▸ **課題内容**
A. 『TARO URASHIMA』の記事によると、イケテツ版の乙姫の口癖は何か。
B. 『TARO URASHIMA』の記事を、途切れたところから書き継いでください。

イケテツ版「浦島太郎」で楽しい夏の思い出を~『TARO URASHIMA』ゲネプロレポート~

レポート
舞台
2016.8.12
『TARO URASHIMA』(撮影:岩間 辰徳)

『TARO URASHIMA』(撮影:岩間 辰徳)


なぜ漁師なのに亀を獲らずに助けるの? なぜ乙姫は老人になる罠をプレゼントするの? なぜ「開けるな」と言われた玉手箱を開けてしまうの? 昔話「浦島太郎」に潜む謎の数々に、猫のホテルの看板役者を経て近年は脚本家としても活躍する池田鉄洋が挑む、ミュージカル『TARO URASHIMA』が8月11日に開幕する。演出は第三舞台出身でミュージカルも多く手掛ける板垣恭一、そして音楽には、読売演劇大賞2016年上半期ベスト5にも選ばれた『Color of Life』でミュージカル界に確かな爪痕を残した伊藤靖浩という強力な布陣。初日を控えた10日、明治座で行われた公開ゲネプロを観劇した。

『TARO URASHIMA』(撮影:岩間 辰徳)

『TARO URASHIMA』(撮影:岩間 辰徳)

『TARO URASHIMA』(撮影:岩間 辰徳)

『TARO URASHIMA』(撮影:岩間 辰徳)

運の悪い浦島太郎とネガティブな乙姫

何をやっても裏目に出るツイてない男、浦島太郎に扮するのは木村了。端正な顔立ちでありながら三枚目的な役どころも得意とする彼に、イケメンなのにモテない少々残念な今回の主人公はまさに適役と言える。持ち前のコメディセンスで軽やかに、しなやかに太郎を演じ、観客を味方につけた。そんな太郎と恋に落ちる乙姫は、イケテツ版では「生まれてサーセン(スイマセン)」が口癖の卑屈なお姫様。清楚で天真爛漫なイメージのある上原多香子が演じるからこそのギャップが面白く、こちらもまた適役だ。

『TARO URASHIMA』(撮影:岩間 辰徳)

『TARO URASHIMA』(撮影:岩間 辰徳)

『TARO URASHIMA』(撮影:岩間 辰徳)

『TARO URASHIMA』(撮影:岩間 辰徳)

▸ **提供データ**
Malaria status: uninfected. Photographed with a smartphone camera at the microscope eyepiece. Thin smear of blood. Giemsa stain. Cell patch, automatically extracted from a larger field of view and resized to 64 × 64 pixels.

▸ **解答例**
A. 「生まれてサーセン(スイマセン)」

B.
太郎の友人ムサシ(崎本大海)ら市井の人々、地上の国を治める帝(和泉元彌)とその側近(大堀こういちら)、海の国の王(坂元健児)とその家族(とよた真帆、滝口幸広ら)や召使い(斉藤暁)、そして海の国の中でも差別的な扱いを受けている深海の生物たち(原田優一、舘形比呂一、辻本祐樹)。主役カップルのほかにも様々な立場のキャラクターが登場し、複雑に絡み合うスケールの大きな物語だが、肩肘張らずに観ていても展開を見失うことはない。それは、明快な脚本とサービス精神旺盛な演出、分かりやすい衣裳もさることながら、やはりキャスト一人ひとりの個性が際立っているからだろう。

『TARO URASHIMA』(撮影:岩間 辰徳)

『TARO URASHIMA』(撮影:岩間 辰徳)

『TARO URASHIMA』(撮影:岩間 辰徳)

『TARO URASHIMA』(撮影:岩間 辰徳)

『TARO URASHIMA』(撮影:岩間 辰徳)

『TARO URASHIMA』(撮影:岩間 辰徳)

『TARO URASHIMA』(撮影:岩間 辰徳)

『TARO URASHIMA』(撮影:岩間 辰徳)

狂言師であることを生かした役作りで笑いと喝采を集めた和泉、ミュージカルスターらしい振る舞いと歌唱力で圧倒した坂元と原田、ダンスの名手ならではの身のこなしとオーラで魅了した舘形…。幅広いジャンルから集まった役者陣がそれぞれに自分の持ち場を守り、“謎”が解明するラストへと舞台を華やかに導いた。

『TARO URASHIMA』(撮影:岩間 辰徳)

『TARO URASHIMA』(撮影:岩間 辰徳)

『TARO URASHIMA』(撮影:岩間 辰徳)

『TARO URASHIMA』(撮影:岩間 辰徳)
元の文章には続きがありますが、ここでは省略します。